Unlike ZenZui, which requires Web content providers to create specialized “tiles” of information, the Deepfish technology would allow mobile users to access existing Web pages. After entering a page’s URL, users see a thumbnail image of the full page. By moving a “zoom box” around the screen, users can select content that they want to see in more detail, and the software then zooms in.

Deepfish also will enable users to pan around a Web page to view content, or zoom back out to navigate more quickly.

“Because the layout is preserved,” the Live Labs development team said on its blog, “navigation menus, lists of search results or news headlines, and other elements that might have been bent so thoroughly to fit the usual single-column layout that they were no longer legible can now be browsed simply and easily.”
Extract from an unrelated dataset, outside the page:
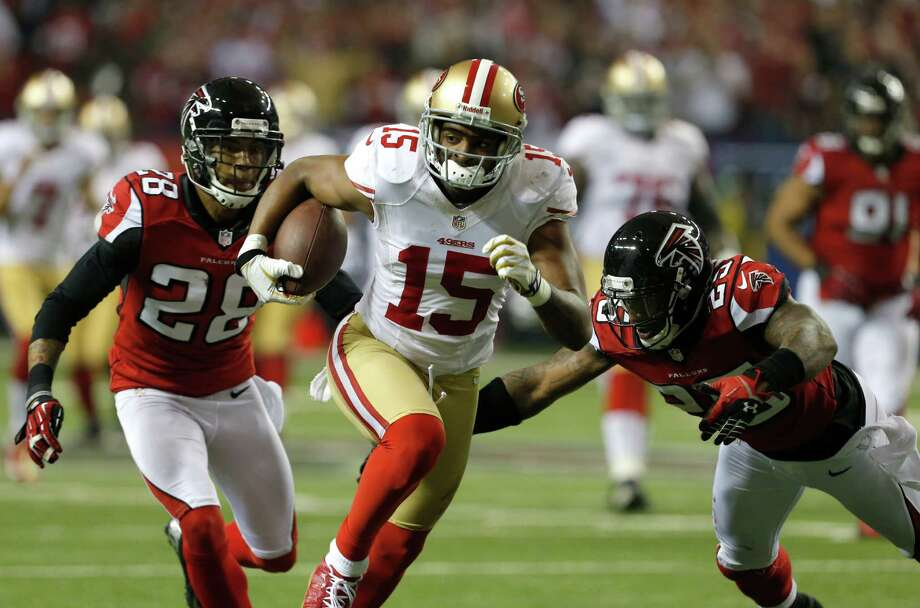 Wide receiver Michael Crabtree (15) runs past Running back Rock Cartwright (28) and snapper Charles Mitchell (26)during the second half of the San Francisco 49ers game against the Atlanta Falcons in the NFC Championship game at the Georgia Dome in Atlanta, GA., on Sunday January 20, 2013. Photo: Carlos Avila Gonzalez / The Chronicle / ONLINE_YES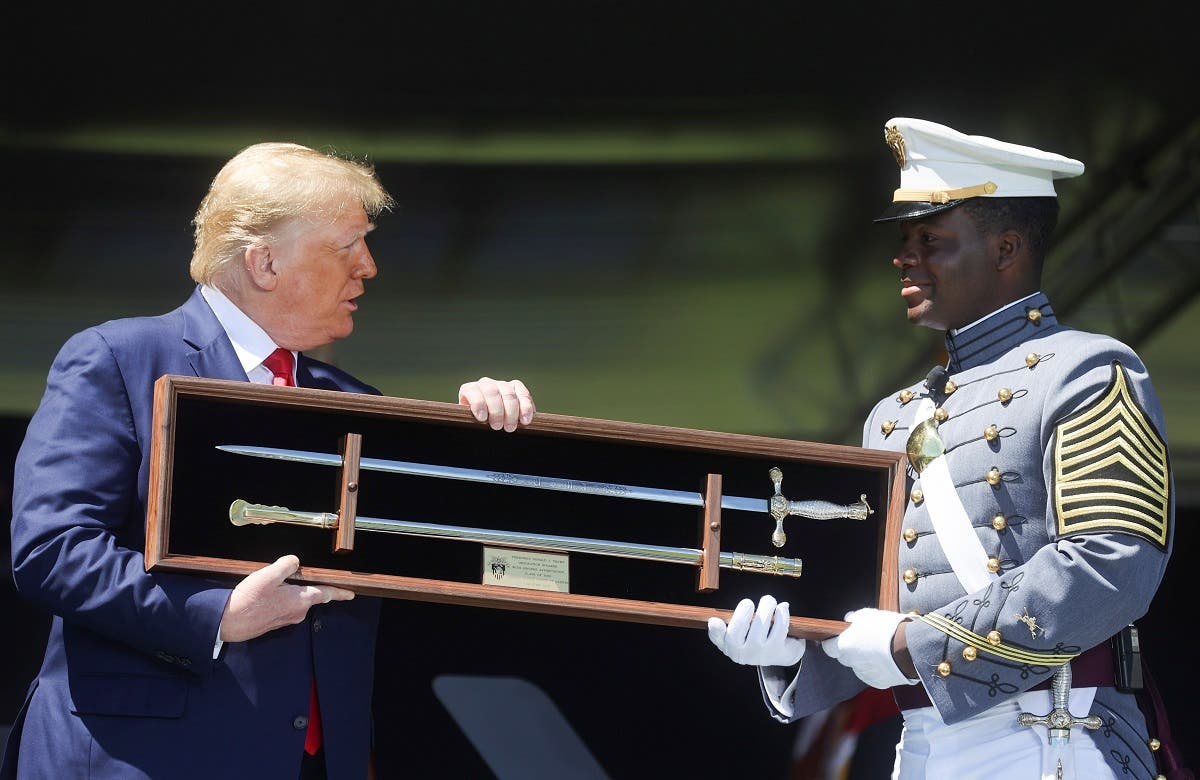 West Point 2020 Class President Joshua Phillips presents US President Donald Trump with a sabre as a class gift as the president attends to deliver the commencement address at the 2020 United States Military Academy Graduation Ceremony at West Point, New York, US, June 13, 2020. (Reuters)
Deepfish is limited to devices that run the Windows Mobile 5 operating system. Flake said that the Live Labs team is not planning to announce when or if the Deepfish technology will be more widely available, or ported to other mobile devices.

Microsoft Live Labs

Deepfish is one of several projects percolating in the Microsoft Live Labs, a research partnership established in January 2006 between MSN and Microsoft Research, the R&D branch of the software giant first founded in 1991.

According to a press release issued by Microsoft at the time, Live Labs is intended to be “an agile environment for fast-tracking research from the lab into people’s hands.”

Other Live Labs projects under way include: Photosynth, a tool for compiling large numbers of photographs into zoomable 3D image; Seadragon, a project designed to reshape the way information is displayed on screens, regardless of their size; and Entity Extraction, a technology already built into the Windows Live Toolbar to help surfers find information related to the web page they are viewing.